John Abbotts is a Sightline research consultant.
Robert McDonald
Reading about the politics of pesticides and herbicides and insecticides, one has to wonder, how DID the forests survive, over eons, before in incursion of man-kind.
Who can honestly account for the meaningless death of creatures and aqua life, being assailed by man-made chemicals, with dubious accreditation and testing.
Reminds me of the Jesuit Priest, standing in the bows of a canoe, proclaiming to the First Nations gathered at the beach, as he pronounces “We are hear to save you.”
Sad.
John Abbotts
Hello Robert,
Thank you for your comments and your interest in Sightline’s work. You may already know that some foresters follow sustainable practices, as this video from Beyond Toxics in Oregon shows: https://www.youtube.com/watch?v=y0nJdzbYoV8
John Abbotts
An update:
In September 2019, an Oregon Circuit Court judge ruled that state law pre-empts local efforts to regulate pesticides. In response, Lincoln County Community Rights, who submitted the ballot measure in 2017, announced they would appeal the court decision.

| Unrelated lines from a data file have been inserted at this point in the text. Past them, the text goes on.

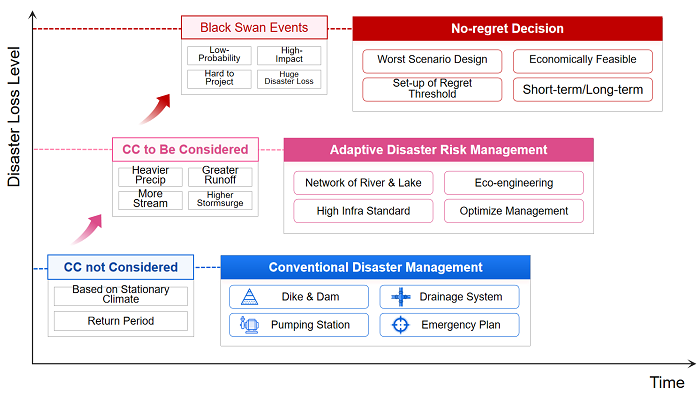 Disaster Loss Level

Black Swan Events

Low-Probability

High-Impact

Hard to Project

Huge Disaster Loss

No-regret Decision

Worst Scenario Design

Economically Feasible

Set-up of Regret Threshold

Short-term/Long-term

CC to Be Considered

Heavier Precip

Greater Runoff

More Stream

Higher Stormsurge

Adaptive Disaster Risk Management

Network of River & Lake

Eco-engineering

High Infra Standard

Optimize Management

CC not Considered

Based on Stationary Climate

Return Period

Conventional Disaster Management

Dike & Dam

Drainage System

Pumping Station

Emergency Plan

Time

In addition, in March 2020, Oregon Rural communities called for an immediate ban on aerial pesticide spraying under a COVID-19 Emergency Declaration. Their petition to Governor Kate Brown for such a declaration can be found as a March 24, 2020 entry at http://www.lincolncountycommunityrights.org/
All stay safe,
John Abbotts
Another update, based on a Sightline Daily headline item today: Portland State researchers found in watersheds along the OR coast “a dozen unique pesticides — a combination of herbicides, fungicides and insecticides — in water samples and bivalves collected in downstream rivers and estuaries. The study finds that the mixing of these compounds once they enter aquatic ecosystems could have a negative impact on shellfish and other creatures living downstream — including harm to their hormonal processes and their reproduction and development.”
Now, the researchers acknowledge that the pesticides come from different sources, including the infamous DDT and its breakdown products, long-lived Persistent Bioaccumulative Toxins (PBT) that were reason why Rachel Carson started work on her ground-breaking Silent Spring, published in 1962, as we noted before, at https://www.sightline.org/2012/10/18/farm-workers-arctic-tribes-and-pesticides-on-northwest-crops/
The mixture also included Indaziflam, an herbicide used in orchards, Christmas trees, and other forestry practices. Researchers stressed that they found the pesticides and other chemicals in small amounts, that the contaminants are linked to separate sources, but aquatic animals, “are being exposed to not just pesticides and herbicides from forestry but also from other sources, [including] pharmaceuticals, microplastics from waste water, treatment plant effluent and from septic release,”
The authors note that because since there are no regulations that consider stressor effects of multiple compounds once they are mixed, it is hard to know the impacts on children and other living things from exposures to such mixtures.
As we have reported for Chlorpyrifos and other chemicals, current law requires EPA to evaluate the cumulative risk from all pathways and all pesticides with a “common mode of toxicity.” But there are no requirements to evaluate mixtures of pesticides and other toxics, to determine whether combined effects might be additive, multiplicative, or even antagonistic [i.e., counteract each other]
Indeed, an OSU professor who was not part of the PSU study, put the implications into perspective: “She said the findings underscore the challenges that regulators and scientists face in keeping up with the environmental impact of chemicals — hundreds of which are approved for use every year.”